Joel has recorded for the Marquis Classics, Blue Griffin, Revel, and Parma CD labels. His 2-CD set of Bach Cello Suites, Volume 1, comprising recordings of the first three Bach Suites each performed on modern and baroque cellos, was released in 2014.
Johann Sebastian Bach is not known as an innovator, regardless of how magnificent his music may be. Concertos, dance suites, organ and keyboard solos, cantatas, trio sonatas and solo instrumental sonatas with harpsichord accompaniment were all common genres throughout Europe. Even sonatas and suites for high-pitched unaccompanied solo instruments were prevalent--but not works for cello. In fact, we know of only one composer other than Bach, Domenico Gabrielli (1659-1690), who wrote 7 ricercari (or fugues) for unaccompanied cello--which suggests that Bach, in his subtle way, was indeed an innovator.
The actual date of compositions of the Six Suites for Unaccompanied Cello is not known, but they are thought to have postdated the Six Solo Violin Sonatas and Partitas, which may have spurred Bach to try his hand at a companion set for a bass instrument.
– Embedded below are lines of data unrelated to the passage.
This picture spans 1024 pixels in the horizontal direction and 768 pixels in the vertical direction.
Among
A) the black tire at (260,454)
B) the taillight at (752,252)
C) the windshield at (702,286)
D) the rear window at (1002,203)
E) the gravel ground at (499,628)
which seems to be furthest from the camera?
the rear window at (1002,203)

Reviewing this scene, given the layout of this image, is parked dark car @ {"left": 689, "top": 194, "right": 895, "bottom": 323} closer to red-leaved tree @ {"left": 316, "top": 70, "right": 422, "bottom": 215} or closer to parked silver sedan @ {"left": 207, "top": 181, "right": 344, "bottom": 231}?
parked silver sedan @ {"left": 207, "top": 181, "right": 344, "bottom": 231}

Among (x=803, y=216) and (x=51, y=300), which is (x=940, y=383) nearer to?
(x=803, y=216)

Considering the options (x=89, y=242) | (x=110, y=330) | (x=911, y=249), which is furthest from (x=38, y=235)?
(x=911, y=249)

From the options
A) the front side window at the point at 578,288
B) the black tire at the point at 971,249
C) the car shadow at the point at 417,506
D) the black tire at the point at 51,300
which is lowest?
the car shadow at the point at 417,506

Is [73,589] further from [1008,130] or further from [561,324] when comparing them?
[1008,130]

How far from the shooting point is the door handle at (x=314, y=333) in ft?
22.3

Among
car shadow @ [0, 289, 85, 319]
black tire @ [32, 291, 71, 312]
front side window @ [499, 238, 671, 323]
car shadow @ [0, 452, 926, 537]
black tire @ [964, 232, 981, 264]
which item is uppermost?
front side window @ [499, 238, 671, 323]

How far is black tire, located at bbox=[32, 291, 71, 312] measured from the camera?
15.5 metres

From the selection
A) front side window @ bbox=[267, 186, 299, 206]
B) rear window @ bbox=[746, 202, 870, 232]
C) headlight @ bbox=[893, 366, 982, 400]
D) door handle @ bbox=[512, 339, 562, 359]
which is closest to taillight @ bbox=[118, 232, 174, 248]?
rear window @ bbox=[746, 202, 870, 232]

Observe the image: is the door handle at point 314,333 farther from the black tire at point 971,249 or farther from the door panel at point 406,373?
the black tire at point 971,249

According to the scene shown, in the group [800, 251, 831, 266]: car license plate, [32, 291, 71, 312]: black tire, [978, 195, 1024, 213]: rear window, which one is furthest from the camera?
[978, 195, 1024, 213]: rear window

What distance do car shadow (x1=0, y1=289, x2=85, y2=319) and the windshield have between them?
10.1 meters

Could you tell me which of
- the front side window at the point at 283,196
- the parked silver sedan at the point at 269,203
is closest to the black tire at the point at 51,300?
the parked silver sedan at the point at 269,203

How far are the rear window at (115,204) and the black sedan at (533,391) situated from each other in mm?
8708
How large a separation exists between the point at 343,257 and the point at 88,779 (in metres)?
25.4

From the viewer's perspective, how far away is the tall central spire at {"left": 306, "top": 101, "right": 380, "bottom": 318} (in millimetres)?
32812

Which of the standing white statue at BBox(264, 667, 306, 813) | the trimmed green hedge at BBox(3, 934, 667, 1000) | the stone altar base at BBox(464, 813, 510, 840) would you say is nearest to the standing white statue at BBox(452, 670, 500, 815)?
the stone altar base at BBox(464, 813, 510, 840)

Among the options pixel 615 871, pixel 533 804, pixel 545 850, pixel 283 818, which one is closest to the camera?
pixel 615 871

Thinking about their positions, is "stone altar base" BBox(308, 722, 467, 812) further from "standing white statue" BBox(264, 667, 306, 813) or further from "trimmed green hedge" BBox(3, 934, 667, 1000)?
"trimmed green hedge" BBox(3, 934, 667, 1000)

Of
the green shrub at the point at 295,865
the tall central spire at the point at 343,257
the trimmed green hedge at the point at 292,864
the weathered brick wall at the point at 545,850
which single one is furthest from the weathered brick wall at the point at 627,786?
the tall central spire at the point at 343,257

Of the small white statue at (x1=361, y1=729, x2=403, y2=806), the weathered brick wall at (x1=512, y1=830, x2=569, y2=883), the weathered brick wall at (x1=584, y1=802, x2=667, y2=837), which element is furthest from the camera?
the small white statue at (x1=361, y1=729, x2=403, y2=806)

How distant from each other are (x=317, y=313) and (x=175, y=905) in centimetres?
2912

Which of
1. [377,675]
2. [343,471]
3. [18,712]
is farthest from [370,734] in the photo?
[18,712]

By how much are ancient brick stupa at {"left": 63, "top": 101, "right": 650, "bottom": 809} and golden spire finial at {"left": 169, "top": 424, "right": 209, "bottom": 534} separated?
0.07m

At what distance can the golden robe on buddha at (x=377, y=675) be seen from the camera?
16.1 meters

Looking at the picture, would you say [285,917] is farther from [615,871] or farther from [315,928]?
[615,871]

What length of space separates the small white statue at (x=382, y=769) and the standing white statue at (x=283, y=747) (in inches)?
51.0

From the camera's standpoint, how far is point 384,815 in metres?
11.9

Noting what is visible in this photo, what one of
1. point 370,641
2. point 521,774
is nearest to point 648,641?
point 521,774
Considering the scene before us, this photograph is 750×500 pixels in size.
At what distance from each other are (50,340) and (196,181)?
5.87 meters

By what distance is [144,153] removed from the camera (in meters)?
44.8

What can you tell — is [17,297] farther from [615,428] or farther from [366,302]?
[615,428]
All of the unaccompanied suites are expansions of the conventional five-movement Baroque dance suite (Prelude and consisting of a stately Allemande, followed by a flowing, rapid Courante, a slow Sarabande and ending with a Gigue, a fast dance in triple time). Composers routinely added additional dances, many originating in the French ballet. Originating in the 16th century, by Bach's time these dances had lost their association with the ballroom, with only the opening rhythmic patterns surviving. In Suite No. 1, the optional movements are two Minuets.
In the Cello Suites, as in the Violin Suites, arpeggios, melodic figurations and double stops create the effect of complete harmonies and counterpoint, as well as the ability of the listeners to supply in their heads a fuller harmonic context.
Bach’s six Cello Suites were popular during his lifetime but, like much of his music, were largely forgotten or ignored after his death. It fell to famous cellist Pablo Casals (1876-1973) to bring them to the attention of the public, after he had discovered an old copy of the Suites in a thrift shop in Barcelona.